Lo stesso rapporto certifica che, a fronte di questa progressiva estroversione, il tasso di disoccupazione annuo Ue, nonostante il primo recupero post-Covid, è aumentato dal 6,7% del 2019 al 7,1% del 2020, e che la situazione dell’occupazione giovanile sia la più critica: il numero di occupati di età compresa tra 15 e 24 anni è diminuito dell’8,8% nel secondo trimestre del 2020, mentre il numero di disoccupati della stessa età è aumentato dell’11,5% nel terzo trimestre del 2020. I giovani che non studiano e non lavorano tra 15 e 29 anni sono aumentati in Europa del 13,4% nel secondo trimestre del 2020 rispetto al trimestre dell’anno precedente, e a fine 2020 erano il 13,7% dei loro coetanei, 1,1% in più rispetto all’anno precedente.

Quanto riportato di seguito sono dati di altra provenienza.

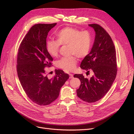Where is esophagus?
Masks as SVG:
<instances>
[{"label": "esophagus", "instance_id": "esophagus-1", "mask_svg": "<svg viewBox=\"0 0 134 134\" xmlns=\"http://www.w3.org/2000/svg\"><path fill=\"white\" fill-rule=\"evenodd\" d=\"M69 76H70V77H69V78H70V79H72V78H73V77H73V75H72V74H69Z\"/></svg>", "mask_w": 134, "mask_h": 134}]
</instances>
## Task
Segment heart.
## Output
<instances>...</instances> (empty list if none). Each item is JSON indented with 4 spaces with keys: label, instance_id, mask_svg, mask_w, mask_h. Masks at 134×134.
Here are the masks:
<instances>
[{
    "label": "heart",
    "instance_id": "obj_1",
    "mask_svg": "<svg viewBox=\"0 0 134 134\" xmlns=\"http://www.w3.org/2000/svg\"><path fill=\"white\" fill-rule=\"evenodd\" d=\"M57 40H48L46 42V49L53 57L58 56L60 46L69 45V54L74 55L63 57L57 62L58 67L66 71H73L77 63V57L80 58L86 57L91 51L92 38L88 31H81L72 27H66L57 35Z\"/></svg>",
    "mask_w": 134,
    "mask_h": 134
}]
</instances>
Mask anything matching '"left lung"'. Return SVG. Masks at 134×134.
<instances>
[{
    "instance_id": "left-lung-1",
    "label": "left lung",
    "mask_w": 134,
    "mask_h": 134,
    "mask_svg": "<svg viewBox=\"0 0 134 134\" xmlns=\"http://www.w3.org/2000/svg\"><path fill=\"white\" fill-rule=\"evenodd\" d=\"M95 31L93 47L80 64V68L93 72L90 78L82 74H75L81 82L77 95L87 103H94L102 98L109 90L117 75L116 54L113 41L107 32L98 24H90Z\"/></svg>"
}]
</instances>
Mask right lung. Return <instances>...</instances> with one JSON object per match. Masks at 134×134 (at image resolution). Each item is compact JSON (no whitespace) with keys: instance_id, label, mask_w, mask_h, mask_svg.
<instances>
[{"instance_id":"add662e5","label":"right lung","mask_w":134,"mask_h":134,"mask_svg":"<svg viewBox=\"0 0 134 134\" xmlns=\"http://www.w3.org/2000/svg\"><path fill=\"white\" fill-rule=\"evenodd\" d=\"M57 23L38 24L32 26L22 40L17 60L18 76L27 96L39 105H48L59 95L69 75L56 70L49 79L44 69L52 66V57L46 49L48 32Z\"/></svg>"}]
</instances>
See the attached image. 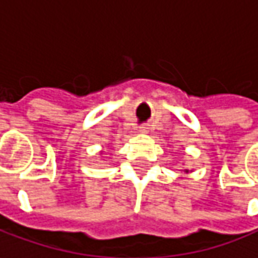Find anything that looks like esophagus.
<instances>
[{
  "instance_id": "esophagus-1",
  "label": "esophagus",
  "mask_w": 258,
  "mask_h": 258,
  "mask_svg": "<svg viewBox=\"0 0 258 258\" xmlns=\"http://www.w3.org/2000/svg\"><path fill=\"white\" fill-rule=\"evenodd\" d=\"M141 131H144V133L149 131V127H147V125H143V127H141Z\"/></svg>"
}]
</instances>
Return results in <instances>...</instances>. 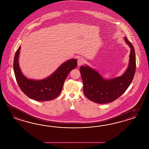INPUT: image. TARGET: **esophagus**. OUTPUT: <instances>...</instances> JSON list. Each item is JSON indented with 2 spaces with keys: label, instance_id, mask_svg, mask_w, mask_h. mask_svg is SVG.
Returning <instances> with one entry per match:
<instances>
[{
  "label": "esophagus",
  "instance_id": "esophagus-1",
  "mask_svg": "<svg viewBox=\"0 0 149 149\" xmlns=\"http://www.w3.org/2000/svg\"><path fill=\"white\" fill-rule=\"evenodd\" d=\"M84 61H85V60H84L83 58H79L78 59V66H80L81 65H83L84 64Z\"/></svg>",
  "mask_w": 149,
  "mask_h": 149
}]
</instances>
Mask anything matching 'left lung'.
<instances>
[{"label":"left lung","instance_id":"obj_1","mask_svg":"<svg viewBox=\"0 0 149 149\" xmlns=\"http://www.w3.org/2000/svg\"><path fill=\"white\" fill-rule=\"evenodd\" d=\"M124 39L130 46L131 53L128 68L122 76L107 80L87 65L80 66L84 94L95 103L112 102L125 92L133 80L136 67L134 49L126 37Z\"/></svg>","mask_w":149,"mask_h":149}]
</instances>
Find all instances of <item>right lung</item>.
I'll return each instance as SVG.
<instances>
[{
  "instance_id": "1",
  "label": "right lung",
  "mask_w": 149,
  "mask_h": 149,
  "mask_svg": "<svg viewBox=\"0 0 149 149\" xmlns=\"http://www.w3.org/2000/svg\"><path fill=\"white\" fill-rule=\"evenodd\" d=\"M20 46L15 52L13 70L15 79L23 93L30 98L39 102L49 101L61 93L68 74L77 65V60L72 59L62 64L50 76L42 80H33L23 75L18 63Z\"/></svg>"
}]
</instances>
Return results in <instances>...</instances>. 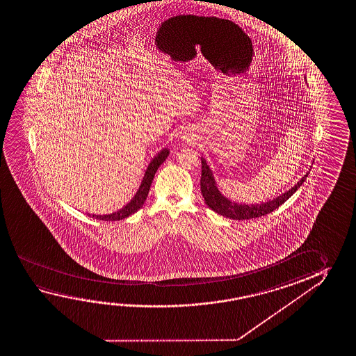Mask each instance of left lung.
Listing matches in <instances>:
<instances>
[{
	"instance_id": "1",
	"label": "left lung",
	"mask_w": 356,
	"mask_h": 356,
	"mask_svg": "<svg viewBox=\"0 0 356 356\" xmlns=\"http://www.w3.org/2000/svg\"><path fill=\"white\" fill-rule=\"evenodd\" d=\"M202 163V172H201V193L204 198V202L209 206V209L217 212L218 215L225 216L232 220H251L261 216L268 215L278 209L280 204H284L288 198L291 197L293 193L297 191L299 187L302 186L304 181L307 180L308 174L302 177V180L298 181L296 186L291 187L289 191L280 195L278 197L274 198L268 202L257 204H242L237 202H232L231 200L225 197L218 188L216 186L215 177L211 172L209 165L204 158L201 159Z\"/></svg>"
}]
</instances>
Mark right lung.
Returning <instances> with one entry per match:
<instances>
[{"instance_id": "1", "label": "right lung", "mask_w": 356, "mask_h": 356, "mask_svg": "<svg viewBox=\"0 0 356 356\" xmlns=\"http://www.w3.org/2000/svg\"><path fill=\"white\" fill-rule=\"evenodd\" d=\"M168 156H169V150L168 149H163L155 158L152 159V163L146 169L145 176L143 179V182H141L138 193H135L133 200L127 206H124L122 210L117 211V212L111 213V215H89V217H93V218L102 220V221H119V220H124V218H127L129 216L135 213L136 211L143 207V204H144L146 197H147L150 186H152L154 176L156 174L159 166L166 160Z\"/></svg>"}]
</instances>
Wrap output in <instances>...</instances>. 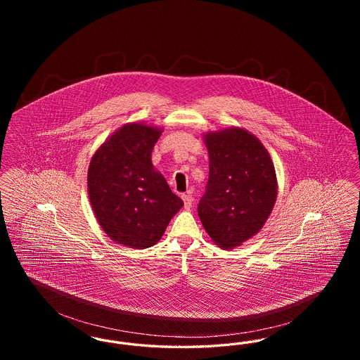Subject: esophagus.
Listing matches in <instances>:
<instances>
[{
    "instance_id": "esophagus-1",
    "label": "esophagus",
    "mask_w": 360,
    "mask_h": 360,
    "mask_svg": "<svg viewBox=\"0 0 360 360\" xmlns=\"http://www.w3.org/2000/svg\"><path fill=\"white\" fill-rule=\"evenodd\" d=\"M182 200H184V204L186 209H190L193 205V197L190 194H182Z\"/></svg>"
}]
</instances>
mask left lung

L’impatto ambientale dell’estroversione europea è altrettanto impressionante: circa 1,6 tonnellate di Co2 pro capite l’anno sono state emesse all’estero per la produzione di beni e servizi per l’Ue, e le emissioni dell’Ue contenute nei beni e servizi importati sono superiori alle emissioni connesse alle sue esportazioni. Abbiamo prodotto fuori dai confini 4,84 chili di ossido di azoto pro capite l’anno a fronte degli 1,95 generati in Ue, e 4,7 chili pro capite annui di diossido di zolfo, a fronte degli 1,5 chili in Ue connessi all’export. Tirando le fila, si stima che le importazioni dell’Ue abbiano generato nei Paesi al di fuori dell’Ue circa il 15% dell’impronta di carbonio dell’Ue, che è pari a 6,7 tonnellate pro capite.

A fronte di questi dati di fatto, l’Italia, presidente di turno del G20, si presenta alla ministeriale sul Commercio, a Sorrento l’11 e 12 ottobre, come Paese di manifattura e trasformazione, e propone come strumento centrale per la propria ripresa post-pandemica l’aumento dell’import e dell’export. Anzi: uno dei tre documenti strategici che ha sottoposto al commento dei Paesi partner suggerisce delle strategie per includere sempre più piccole e medie imprese nelle catene globali del valore. Quello che però il nostro Paese dimentica è che non ha un sistema per valutare gli impatti combinati – occupazionali, sociali e ambientali – di questa strategia: se a un investimento e/o aumento di Pil per le imprese e partecipate nazionali corrisponda, in estrema sintesi, un aumento o una perdita di occupazione, inquinamento, cambiamento climatico o mutamento sociale positivo e negativo. Il nostro Stato non ha un organismo di valutazione e intervento in grado di prevederlo e, se del caso, correggerlo. La cosiddetta “Coerenza delle Politiche” - che l’Unione europea prevede tra i pilastri delle sue regole d’ingaggio come il pareggio di bilancio - dovrebbe entrare in un Piano al momento in via di progettazione presso il ministero della Transizione ecologica, con il supporto del Forum dello sviluppo sostenibile, l’organismo di dialogo con imprese, società civile, e parti sociali istituito presso il ministero stesso. Ma la sua prima stesura, supportata da uno specifico progetto Ocse-governo in corso da oltre un anno, è stata rimandata a una imprecisata data dell’autunno prossimo.

In questi giorni ricorre il ventennale del G8 di Genova: pur se successivamente sopraffatta dalla cronaca sanguinosa di quei giorni, è una data importante perché segnò l’emersione, anche nel dibattito pubblico italiano, di un ragionamento critico sull’impatto della globalizzazione sulla tenuta sociale e ambientale del Paese e del pianeta. Come associazione e reti associative nazionali e internazionali, a partire dalla Società della Cura, ci siamo dati nuovamente appuntamento a Genova il 19 e il 20 luglio con lo slogan “Genova 2021: voi la malattia, noi la cura”. Vogliamo fare un bilancio in due assemblee, una nazionale e una internazionale, della traiettoria di questi vent’anni di sviluppo insostenibile, e per concordare un’agenda comune di mobilitazioni per l’autunno prossimo (https://genova2021.blogspot.com/2021/06/presentazione-della-rete-e-delle.html). L’invito è a lavorarci insieme, per evitare che le severe lezioni della pandemia vengano disperse, e per non tornare a una normalità peggiore di prima.